Plaster reproductions, themselves an ancient art form, became fashionable in Europe in the 1800s, after Napoleon began making them of the few treasures he hadn’t managed to plunder. In the progressive spirit of the Victorian era, the value of gathering great works of the world seemed implicit, to “silently, but surely raise the standard of taste in the community,” as one British advocate put it. The Victoria and Albert Museum, in London, became a hub for the species when a prodigious collector—unable to build his own home for them—gave them to the museum en masse.
They began to multiply and migrate across the pond. They were relatively cheap, added instant cache—”See the great friezes of the Parthenon!”—and helped fill the vast new American museums built in the late 19th century. The Metropolitan Museum of Art, in New York, gave them a prominent habitat—its large front hall. The Art Institute of Chicago spread them throughout its galleries and classrooms. When the Portland Museum, in Oregon, opened in 1905, its collection consisted mostly of some 200 plaster casts.
The first art exhibition in the grand Minneapolis Industrial Exposition Building, in 1886, consisted entirely of 236 plaster casts on loan from the Met. Copies included the Venus de Milo and the Elgin Marbles.
Mia opened, in 1915, just as plaster fever was beginning to wane in favor of originals. It had plenty of room to fill, however, and the lumber baron Russell Bennett (of the old Bennett Lumber yard in Uptown Minneapolis) sponsored the Russell M. Bennett Cast Collection at the museum. An order of casts from the Kaiser-Friedrich Museum in Berlin (now known as the Bode Museum) was placed the summer before the opening but arrived too late for the inaugural exhibition in January. They found their way into the galleries a few months later, including a cast of a Doryphoros figure (spear carrier) in a niche of the rotunda—where an original Doryphoros sculpture now stands.
Given the trends, Breck was already qualifying these acquisitions before they arrived. “A plaster cast is at best an unsatisfactory substitute for original material,” he said in his 1914 speech, in which he described the proposed design of Mia, “but it can be utilized far more effectively than is done in most museums.” Mia would not be assembling “vast quantities” of the ghosts, he said, only the best. They would be segregated from original materials and treated to resemble the original bronze or marble, enabling visitors to “gain a much more adequate idea of what the original sculpture resembles than is customary with the usual soiled white casts.”

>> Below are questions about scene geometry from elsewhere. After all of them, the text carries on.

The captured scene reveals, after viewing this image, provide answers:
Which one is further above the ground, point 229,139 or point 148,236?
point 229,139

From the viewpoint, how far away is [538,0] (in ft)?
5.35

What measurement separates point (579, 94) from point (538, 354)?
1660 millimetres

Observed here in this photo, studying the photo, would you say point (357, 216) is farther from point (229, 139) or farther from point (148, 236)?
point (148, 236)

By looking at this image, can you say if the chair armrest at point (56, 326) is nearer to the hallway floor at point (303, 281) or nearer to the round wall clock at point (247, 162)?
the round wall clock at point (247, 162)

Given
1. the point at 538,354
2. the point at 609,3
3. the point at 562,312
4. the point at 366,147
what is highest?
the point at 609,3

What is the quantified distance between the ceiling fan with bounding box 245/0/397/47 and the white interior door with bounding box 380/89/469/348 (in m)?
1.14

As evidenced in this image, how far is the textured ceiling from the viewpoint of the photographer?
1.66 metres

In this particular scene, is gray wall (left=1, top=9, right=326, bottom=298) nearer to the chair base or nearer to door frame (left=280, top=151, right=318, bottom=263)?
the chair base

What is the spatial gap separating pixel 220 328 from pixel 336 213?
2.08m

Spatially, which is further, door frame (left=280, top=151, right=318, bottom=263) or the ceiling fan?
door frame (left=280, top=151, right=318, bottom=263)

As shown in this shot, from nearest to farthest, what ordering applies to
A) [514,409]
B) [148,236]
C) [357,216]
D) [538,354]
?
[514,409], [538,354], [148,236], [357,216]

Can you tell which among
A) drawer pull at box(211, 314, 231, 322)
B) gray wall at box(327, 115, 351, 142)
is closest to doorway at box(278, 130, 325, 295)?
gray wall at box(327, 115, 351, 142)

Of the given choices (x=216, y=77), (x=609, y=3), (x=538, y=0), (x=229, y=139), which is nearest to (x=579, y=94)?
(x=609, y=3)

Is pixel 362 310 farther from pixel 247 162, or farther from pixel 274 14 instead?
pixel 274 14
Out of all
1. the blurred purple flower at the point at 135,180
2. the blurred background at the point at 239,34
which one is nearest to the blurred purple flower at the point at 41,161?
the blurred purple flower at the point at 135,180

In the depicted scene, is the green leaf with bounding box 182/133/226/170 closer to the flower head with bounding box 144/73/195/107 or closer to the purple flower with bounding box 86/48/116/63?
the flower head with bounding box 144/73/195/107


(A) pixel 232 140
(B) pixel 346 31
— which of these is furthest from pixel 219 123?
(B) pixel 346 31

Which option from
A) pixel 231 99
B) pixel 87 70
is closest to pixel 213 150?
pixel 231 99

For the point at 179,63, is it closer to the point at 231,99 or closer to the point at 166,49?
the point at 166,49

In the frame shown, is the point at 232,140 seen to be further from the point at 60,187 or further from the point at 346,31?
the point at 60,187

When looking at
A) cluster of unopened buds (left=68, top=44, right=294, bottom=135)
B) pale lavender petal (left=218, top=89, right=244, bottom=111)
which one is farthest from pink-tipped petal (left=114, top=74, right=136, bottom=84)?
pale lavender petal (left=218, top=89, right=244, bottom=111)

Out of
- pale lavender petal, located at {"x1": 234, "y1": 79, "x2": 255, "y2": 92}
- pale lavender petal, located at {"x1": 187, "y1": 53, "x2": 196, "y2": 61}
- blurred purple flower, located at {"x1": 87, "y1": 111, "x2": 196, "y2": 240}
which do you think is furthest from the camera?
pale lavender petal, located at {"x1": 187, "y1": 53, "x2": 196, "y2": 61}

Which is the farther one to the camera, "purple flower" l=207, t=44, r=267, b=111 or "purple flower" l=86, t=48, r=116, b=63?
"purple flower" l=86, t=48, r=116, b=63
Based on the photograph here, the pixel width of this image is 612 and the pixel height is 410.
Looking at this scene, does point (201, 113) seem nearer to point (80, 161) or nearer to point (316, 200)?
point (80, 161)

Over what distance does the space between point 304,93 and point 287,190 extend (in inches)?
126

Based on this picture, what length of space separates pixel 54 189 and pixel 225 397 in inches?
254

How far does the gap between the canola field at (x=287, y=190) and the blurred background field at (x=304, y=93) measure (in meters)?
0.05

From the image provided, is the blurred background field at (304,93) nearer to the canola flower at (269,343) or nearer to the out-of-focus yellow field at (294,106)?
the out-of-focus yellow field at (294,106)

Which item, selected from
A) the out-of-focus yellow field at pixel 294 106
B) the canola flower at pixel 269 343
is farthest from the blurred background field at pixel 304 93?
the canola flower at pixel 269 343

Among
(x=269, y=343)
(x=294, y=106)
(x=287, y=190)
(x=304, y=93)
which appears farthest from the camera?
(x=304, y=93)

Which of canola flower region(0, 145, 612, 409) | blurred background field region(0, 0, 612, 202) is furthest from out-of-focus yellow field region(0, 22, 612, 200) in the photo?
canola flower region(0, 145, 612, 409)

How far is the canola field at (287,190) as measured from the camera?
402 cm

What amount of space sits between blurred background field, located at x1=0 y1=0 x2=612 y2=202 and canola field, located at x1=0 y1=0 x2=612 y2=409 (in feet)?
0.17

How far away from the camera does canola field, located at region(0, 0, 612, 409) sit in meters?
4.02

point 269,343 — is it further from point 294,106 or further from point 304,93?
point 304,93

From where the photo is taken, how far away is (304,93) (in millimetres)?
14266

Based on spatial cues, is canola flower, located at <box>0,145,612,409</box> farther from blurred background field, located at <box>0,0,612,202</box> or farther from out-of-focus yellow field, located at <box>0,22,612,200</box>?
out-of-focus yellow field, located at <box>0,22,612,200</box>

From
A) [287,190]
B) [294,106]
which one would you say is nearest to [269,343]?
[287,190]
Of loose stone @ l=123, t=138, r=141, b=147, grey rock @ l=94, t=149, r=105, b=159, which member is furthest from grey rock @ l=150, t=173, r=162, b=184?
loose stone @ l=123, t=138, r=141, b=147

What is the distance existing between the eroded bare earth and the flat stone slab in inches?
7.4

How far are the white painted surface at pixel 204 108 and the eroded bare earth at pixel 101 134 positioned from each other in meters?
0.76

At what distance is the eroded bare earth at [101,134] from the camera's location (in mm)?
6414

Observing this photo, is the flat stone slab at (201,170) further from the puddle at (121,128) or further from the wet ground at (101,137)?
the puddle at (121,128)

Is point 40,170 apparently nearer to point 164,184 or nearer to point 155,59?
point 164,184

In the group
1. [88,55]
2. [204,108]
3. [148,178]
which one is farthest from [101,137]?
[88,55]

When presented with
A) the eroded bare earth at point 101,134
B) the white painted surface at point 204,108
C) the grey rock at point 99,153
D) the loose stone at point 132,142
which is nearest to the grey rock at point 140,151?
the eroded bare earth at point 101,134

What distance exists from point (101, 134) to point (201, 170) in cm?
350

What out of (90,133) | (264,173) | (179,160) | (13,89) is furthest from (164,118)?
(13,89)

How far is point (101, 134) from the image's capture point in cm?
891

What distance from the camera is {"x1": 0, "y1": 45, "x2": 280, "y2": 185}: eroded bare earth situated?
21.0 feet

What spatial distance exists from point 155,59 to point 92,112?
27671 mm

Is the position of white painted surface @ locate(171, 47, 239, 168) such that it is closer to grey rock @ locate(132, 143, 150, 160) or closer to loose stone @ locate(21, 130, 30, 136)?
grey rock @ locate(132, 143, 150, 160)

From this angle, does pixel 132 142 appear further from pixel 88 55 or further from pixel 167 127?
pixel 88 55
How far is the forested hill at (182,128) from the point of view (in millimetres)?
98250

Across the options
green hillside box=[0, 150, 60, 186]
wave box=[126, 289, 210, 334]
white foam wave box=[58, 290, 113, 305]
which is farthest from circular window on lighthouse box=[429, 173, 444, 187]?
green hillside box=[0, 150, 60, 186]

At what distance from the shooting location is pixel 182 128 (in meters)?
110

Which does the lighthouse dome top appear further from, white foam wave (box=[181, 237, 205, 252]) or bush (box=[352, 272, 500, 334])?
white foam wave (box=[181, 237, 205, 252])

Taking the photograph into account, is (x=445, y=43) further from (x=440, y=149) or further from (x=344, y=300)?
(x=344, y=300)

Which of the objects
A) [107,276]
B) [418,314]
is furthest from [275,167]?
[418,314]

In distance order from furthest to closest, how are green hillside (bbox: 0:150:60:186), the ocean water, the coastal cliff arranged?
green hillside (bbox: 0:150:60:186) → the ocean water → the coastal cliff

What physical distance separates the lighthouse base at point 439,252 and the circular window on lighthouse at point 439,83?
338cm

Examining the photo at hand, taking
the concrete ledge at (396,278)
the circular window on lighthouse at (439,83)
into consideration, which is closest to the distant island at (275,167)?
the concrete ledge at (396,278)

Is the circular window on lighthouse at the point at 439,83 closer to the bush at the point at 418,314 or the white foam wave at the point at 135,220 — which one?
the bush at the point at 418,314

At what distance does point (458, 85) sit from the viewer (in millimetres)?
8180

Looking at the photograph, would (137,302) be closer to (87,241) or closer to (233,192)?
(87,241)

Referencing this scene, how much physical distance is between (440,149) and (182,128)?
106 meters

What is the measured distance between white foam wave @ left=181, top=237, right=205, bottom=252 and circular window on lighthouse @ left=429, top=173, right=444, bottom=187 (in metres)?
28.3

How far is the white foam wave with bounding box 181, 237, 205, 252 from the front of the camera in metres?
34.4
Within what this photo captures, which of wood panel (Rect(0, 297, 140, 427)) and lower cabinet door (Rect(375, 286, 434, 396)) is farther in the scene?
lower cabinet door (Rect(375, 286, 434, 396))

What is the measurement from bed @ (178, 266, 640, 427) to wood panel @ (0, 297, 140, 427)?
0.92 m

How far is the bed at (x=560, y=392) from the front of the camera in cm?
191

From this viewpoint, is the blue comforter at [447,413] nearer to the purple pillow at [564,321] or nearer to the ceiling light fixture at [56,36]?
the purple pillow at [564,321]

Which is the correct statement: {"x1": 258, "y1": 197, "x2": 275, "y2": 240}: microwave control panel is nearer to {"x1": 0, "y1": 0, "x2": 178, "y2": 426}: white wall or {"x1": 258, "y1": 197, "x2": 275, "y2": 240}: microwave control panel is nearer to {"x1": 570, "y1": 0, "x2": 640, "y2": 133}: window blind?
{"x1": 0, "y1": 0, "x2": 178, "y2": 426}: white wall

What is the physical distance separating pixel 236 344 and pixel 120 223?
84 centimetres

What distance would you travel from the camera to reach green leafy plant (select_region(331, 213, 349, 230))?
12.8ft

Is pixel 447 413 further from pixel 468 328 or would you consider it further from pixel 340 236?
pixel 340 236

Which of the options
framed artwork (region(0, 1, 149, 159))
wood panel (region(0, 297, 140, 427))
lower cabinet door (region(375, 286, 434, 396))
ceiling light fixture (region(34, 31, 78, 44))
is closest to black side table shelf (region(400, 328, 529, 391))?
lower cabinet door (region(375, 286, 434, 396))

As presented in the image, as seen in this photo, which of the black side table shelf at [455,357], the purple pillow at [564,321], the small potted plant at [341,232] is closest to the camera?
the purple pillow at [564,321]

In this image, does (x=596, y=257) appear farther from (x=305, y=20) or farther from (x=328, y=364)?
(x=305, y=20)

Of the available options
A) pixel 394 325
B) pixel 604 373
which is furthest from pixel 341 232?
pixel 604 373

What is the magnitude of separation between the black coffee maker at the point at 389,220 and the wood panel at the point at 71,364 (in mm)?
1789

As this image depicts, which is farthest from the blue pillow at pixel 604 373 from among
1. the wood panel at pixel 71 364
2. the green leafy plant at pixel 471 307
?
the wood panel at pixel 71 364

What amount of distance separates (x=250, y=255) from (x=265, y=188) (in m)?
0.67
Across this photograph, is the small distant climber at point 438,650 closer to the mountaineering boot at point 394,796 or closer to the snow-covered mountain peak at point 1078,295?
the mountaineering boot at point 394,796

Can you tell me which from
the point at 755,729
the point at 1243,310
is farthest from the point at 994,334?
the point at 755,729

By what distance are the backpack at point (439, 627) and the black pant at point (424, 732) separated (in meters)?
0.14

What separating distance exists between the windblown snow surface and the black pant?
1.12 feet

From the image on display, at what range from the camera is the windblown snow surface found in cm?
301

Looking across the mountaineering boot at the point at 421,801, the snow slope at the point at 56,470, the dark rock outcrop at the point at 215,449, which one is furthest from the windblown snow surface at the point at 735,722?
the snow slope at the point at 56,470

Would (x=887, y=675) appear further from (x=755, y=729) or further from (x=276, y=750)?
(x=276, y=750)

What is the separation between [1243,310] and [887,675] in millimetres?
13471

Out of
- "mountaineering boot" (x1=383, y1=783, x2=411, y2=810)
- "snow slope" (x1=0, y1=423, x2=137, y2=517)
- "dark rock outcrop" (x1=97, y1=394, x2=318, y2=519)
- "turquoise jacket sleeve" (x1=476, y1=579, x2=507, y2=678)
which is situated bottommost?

Still, they filled the museum, as shown here in photos from the 1920s. And then, starting in the 1950s, when the Met had long since banished its casts to storage and the Art Institute of Chicago was chucking its casts out the door as quickly as it could, Mia followed suit. They had never been anything but imposters, but where they were once seen as exotic emissaries from far-off lands they were now regarded as embarrassments. They had outstayed their welcome. They were outcasts.
Mia still displays some of its casts in its Villa Rosa meeting room and high up near the ceiling in the second-floor corridor. Some were enlisted as drawing aids in the studio room of the museum’s recent “Marks of Genius” exhibition. Other casts, long since de-accessioned but still hanging around, remain in storage. One statue looks out a window, peering at the HVAC on the roof.
They are not as simple as they appear, the Neanderthals of the art world, asserts Bill Skodje, Mia’s senior art preparator, a sculptor who has had a soft spot for plaster casts since his art training. It took a team of mold-makers to craft them, he says, to create the intricate details and a sense of fullness and volume. They may have been sold from catalogs in great numbers, but they were hardly chintz. Today, however, Skodje is among their few visitors, communing with the last survivors of a lost world.